So SJM…Your "bus bar" is essentially my 1980's Acme Electronics board with 16 spring clips and a feed for common and hot on each half of the board i.e. one side 8 ground and one side 8 hot for (gang wiring).

What I understand your saying is if you have a ground going back to the transformer at U and hot going back to say "B" then when you wire out to the cattle loader, coal loader and barrel loader for example you you do not need to hook up the ground of those accessories since your "bus bar" is grounded back to the ZW?

Would this hold try for lockons coming off a bus bar since everyone seams to think each lock on should be grounded.

Is power linear at 15 feet out from your transformer using only 4 lockon feeds for each side?


----------



## sjm9911 (Dec 20, 2012)

No, you still need the ground.
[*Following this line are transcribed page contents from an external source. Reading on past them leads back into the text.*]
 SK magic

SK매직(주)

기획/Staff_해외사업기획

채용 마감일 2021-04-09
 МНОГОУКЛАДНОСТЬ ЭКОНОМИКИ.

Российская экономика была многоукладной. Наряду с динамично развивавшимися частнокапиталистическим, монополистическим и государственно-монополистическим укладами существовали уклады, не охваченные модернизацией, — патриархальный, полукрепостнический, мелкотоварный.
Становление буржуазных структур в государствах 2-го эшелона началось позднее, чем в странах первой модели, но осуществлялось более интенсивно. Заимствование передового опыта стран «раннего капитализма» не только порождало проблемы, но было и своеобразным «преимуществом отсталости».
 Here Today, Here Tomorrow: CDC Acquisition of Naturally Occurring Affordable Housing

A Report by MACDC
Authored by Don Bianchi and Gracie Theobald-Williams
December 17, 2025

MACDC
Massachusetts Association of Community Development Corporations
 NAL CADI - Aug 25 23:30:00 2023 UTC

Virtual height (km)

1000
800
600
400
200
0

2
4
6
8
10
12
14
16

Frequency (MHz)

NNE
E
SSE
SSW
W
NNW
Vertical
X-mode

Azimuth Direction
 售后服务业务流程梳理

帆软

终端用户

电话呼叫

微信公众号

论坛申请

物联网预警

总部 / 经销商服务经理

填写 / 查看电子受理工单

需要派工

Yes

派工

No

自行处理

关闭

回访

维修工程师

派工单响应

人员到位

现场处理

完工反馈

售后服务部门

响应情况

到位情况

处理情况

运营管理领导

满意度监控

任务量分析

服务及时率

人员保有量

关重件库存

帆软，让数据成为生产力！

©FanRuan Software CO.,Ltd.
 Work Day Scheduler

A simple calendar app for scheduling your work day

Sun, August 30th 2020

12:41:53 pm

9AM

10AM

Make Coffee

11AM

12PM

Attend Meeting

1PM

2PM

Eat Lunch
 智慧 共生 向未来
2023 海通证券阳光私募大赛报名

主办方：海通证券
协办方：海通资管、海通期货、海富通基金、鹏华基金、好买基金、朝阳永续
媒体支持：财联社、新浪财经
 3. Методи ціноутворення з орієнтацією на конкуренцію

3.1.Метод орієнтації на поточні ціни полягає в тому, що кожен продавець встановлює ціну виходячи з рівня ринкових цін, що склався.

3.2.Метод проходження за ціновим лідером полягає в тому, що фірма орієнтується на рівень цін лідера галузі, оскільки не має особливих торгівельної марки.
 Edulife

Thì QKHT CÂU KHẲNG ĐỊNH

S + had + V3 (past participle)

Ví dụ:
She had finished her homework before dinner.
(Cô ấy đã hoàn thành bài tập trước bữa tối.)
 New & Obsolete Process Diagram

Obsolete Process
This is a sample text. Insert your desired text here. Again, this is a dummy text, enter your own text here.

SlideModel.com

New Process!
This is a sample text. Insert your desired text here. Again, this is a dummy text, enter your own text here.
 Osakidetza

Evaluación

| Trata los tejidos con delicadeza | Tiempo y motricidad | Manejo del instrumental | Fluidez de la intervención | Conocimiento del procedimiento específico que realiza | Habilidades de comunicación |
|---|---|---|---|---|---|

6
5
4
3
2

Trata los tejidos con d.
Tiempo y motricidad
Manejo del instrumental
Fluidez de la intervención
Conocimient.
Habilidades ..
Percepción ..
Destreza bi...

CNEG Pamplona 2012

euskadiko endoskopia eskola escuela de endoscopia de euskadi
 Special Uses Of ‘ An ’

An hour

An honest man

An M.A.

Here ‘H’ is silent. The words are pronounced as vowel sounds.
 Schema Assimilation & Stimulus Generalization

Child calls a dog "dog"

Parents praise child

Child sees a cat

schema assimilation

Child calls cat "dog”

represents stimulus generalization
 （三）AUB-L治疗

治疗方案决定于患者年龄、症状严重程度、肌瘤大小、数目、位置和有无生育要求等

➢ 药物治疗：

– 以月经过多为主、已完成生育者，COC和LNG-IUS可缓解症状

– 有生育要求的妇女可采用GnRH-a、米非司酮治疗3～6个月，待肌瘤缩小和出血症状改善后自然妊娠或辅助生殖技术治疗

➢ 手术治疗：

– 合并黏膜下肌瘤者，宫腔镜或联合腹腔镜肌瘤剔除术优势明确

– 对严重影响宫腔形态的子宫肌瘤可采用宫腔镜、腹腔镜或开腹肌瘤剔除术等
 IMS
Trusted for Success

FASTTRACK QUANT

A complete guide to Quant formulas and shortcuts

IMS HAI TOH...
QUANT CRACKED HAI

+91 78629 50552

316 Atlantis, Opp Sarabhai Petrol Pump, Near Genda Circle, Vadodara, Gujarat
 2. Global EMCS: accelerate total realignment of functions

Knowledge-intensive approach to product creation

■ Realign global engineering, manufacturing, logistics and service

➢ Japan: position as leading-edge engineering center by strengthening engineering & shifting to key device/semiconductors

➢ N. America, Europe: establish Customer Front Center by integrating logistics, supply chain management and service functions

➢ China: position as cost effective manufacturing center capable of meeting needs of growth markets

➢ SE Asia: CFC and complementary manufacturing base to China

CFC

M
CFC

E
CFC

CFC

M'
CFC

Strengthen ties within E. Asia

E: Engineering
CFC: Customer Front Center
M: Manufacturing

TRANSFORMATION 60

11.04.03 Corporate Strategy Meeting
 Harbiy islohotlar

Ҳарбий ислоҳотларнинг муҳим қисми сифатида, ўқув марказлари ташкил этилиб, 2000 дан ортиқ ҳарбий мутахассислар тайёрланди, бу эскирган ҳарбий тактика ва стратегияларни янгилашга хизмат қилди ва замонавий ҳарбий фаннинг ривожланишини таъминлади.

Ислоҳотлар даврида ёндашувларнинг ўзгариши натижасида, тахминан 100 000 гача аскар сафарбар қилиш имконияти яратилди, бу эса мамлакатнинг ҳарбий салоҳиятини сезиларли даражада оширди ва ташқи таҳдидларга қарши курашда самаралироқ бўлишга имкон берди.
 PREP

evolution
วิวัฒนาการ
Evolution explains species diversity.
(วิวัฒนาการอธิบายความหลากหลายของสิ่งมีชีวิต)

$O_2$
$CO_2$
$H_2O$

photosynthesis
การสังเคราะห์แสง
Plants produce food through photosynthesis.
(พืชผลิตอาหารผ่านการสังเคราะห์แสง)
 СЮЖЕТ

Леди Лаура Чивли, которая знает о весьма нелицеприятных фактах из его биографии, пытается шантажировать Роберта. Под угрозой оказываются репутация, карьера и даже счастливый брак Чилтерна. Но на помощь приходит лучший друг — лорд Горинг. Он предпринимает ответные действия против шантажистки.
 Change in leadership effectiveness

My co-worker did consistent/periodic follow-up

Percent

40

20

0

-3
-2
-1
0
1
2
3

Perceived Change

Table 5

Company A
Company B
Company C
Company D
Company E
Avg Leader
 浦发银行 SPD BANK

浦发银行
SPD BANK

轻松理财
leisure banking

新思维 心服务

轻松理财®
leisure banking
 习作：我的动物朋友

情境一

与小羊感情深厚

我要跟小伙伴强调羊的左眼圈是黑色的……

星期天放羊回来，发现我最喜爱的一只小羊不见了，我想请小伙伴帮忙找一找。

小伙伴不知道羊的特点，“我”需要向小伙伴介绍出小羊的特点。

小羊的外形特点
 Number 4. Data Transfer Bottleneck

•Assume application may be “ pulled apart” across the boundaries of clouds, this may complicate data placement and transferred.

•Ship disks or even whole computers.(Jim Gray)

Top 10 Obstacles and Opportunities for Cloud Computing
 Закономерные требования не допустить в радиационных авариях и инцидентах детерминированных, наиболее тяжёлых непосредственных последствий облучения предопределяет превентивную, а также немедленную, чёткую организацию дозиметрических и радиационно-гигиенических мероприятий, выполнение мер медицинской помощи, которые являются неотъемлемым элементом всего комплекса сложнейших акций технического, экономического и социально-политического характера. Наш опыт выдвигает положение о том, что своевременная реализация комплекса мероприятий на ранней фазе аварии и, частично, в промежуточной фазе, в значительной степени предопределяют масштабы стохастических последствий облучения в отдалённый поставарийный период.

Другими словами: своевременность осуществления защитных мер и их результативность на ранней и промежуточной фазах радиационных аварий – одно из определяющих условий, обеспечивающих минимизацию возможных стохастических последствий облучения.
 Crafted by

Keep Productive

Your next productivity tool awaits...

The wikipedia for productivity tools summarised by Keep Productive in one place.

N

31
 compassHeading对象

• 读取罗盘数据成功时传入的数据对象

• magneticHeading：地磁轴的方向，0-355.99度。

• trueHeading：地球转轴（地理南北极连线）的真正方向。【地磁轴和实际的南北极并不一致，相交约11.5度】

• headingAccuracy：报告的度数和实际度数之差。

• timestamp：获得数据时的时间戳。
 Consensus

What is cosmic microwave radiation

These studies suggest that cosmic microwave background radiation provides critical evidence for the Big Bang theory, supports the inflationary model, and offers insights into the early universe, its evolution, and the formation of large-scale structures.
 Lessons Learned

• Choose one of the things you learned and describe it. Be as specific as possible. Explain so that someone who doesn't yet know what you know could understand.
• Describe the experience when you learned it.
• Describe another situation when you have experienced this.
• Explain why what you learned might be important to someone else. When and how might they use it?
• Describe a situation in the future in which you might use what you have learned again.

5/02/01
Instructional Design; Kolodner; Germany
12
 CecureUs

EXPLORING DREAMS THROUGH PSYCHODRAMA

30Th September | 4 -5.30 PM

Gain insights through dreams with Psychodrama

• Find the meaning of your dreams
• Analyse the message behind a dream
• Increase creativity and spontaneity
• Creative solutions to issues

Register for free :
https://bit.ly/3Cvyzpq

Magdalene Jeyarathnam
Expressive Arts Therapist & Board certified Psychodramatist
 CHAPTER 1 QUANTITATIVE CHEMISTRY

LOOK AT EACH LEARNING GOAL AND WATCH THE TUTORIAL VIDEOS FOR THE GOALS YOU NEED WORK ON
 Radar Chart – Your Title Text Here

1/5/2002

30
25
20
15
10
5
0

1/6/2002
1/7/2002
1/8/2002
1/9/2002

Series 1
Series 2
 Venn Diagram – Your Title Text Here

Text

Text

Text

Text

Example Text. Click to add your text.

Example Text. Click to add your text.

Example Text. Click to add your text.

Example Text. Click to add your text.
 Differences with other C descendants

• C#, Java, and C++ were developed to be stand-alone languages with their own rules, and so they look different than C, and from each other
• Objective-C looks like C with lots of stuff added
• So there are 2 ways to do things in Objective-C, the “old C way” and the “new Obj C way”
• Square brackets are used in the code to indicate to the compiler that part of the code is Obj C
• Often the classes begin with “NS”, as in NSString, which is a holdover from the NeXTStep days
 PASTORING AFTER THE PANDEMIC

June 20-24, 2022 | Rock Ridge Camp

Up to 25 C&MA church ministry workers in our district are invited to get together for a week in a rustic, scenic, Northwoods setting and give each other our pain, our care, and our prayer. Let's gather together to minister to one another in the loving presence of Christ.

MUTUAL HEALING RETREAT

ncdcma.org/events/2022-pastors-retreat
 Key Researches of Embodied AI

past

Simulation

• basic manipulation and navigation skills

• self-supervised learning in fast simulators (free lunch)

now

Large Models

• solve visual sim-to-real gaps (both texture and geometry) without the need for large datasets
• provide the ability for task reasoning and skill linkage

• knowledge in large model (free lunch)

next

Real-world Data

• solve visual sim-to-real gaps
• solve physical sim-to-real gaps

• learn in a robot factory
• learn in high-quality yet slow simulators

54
But if you run the u to a bus or 2 under the layout , all grounds can come off the bus and not need to go back to the transformer. So less wiring. So u to bus bar or 2 , bus bar to all other ground ( u ) connections. I dont like the spring clamps because its easy to have a stranded wire go and contact another making a short. Same thing with the lock ons, they can come off the same bus bar. So u to bus bar, bus bar to every other u or ground connection. Got it less wires run all the way back to the transformer. But a ground needed at all points


----------